== WORK TO BE COMPLETED ==
Count how many lines in the listing below contain the word "camera", and reply with that number alone.

== DATA FOR THE TASK ==
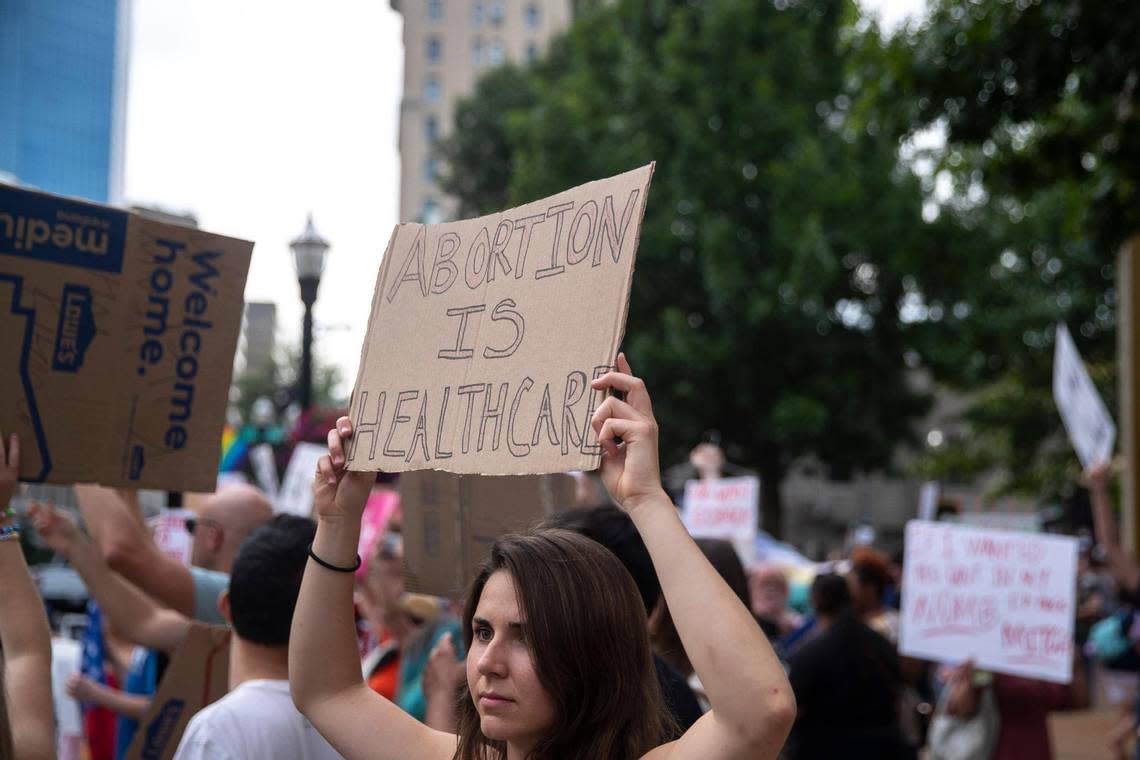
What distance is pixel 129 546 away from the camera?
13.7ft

* * *

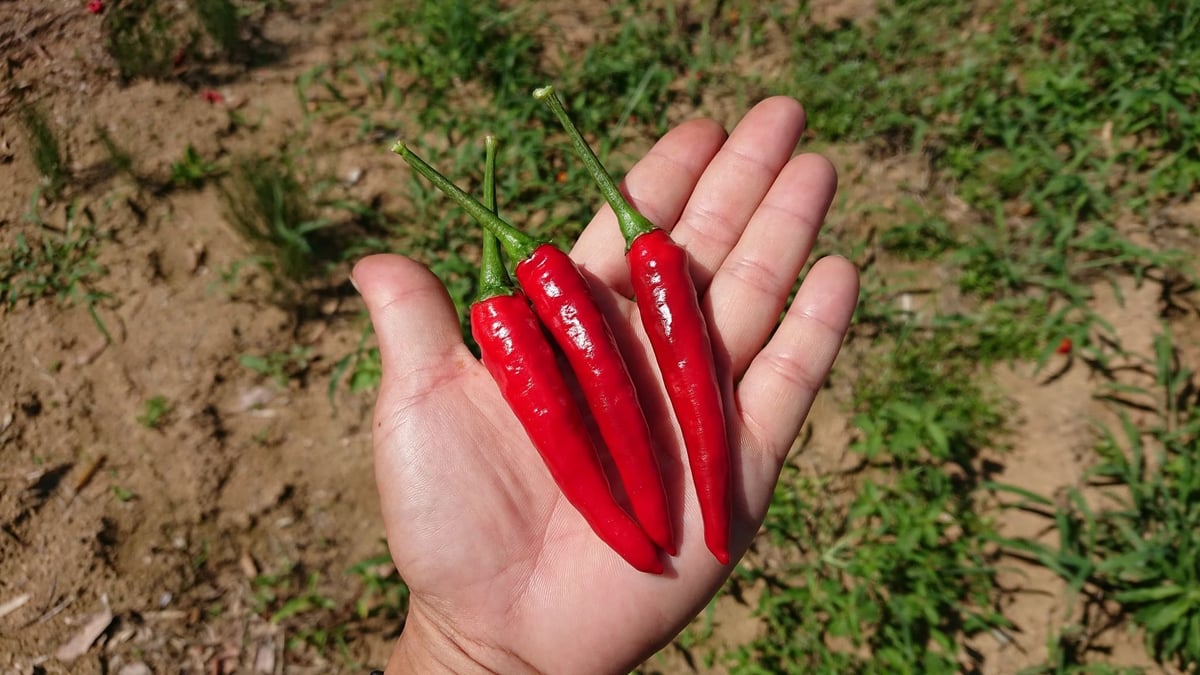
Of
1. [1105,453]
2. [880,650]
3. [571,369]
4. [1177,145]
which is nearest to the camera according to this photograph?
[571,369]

== RESPONSE TO THE TASK ==
2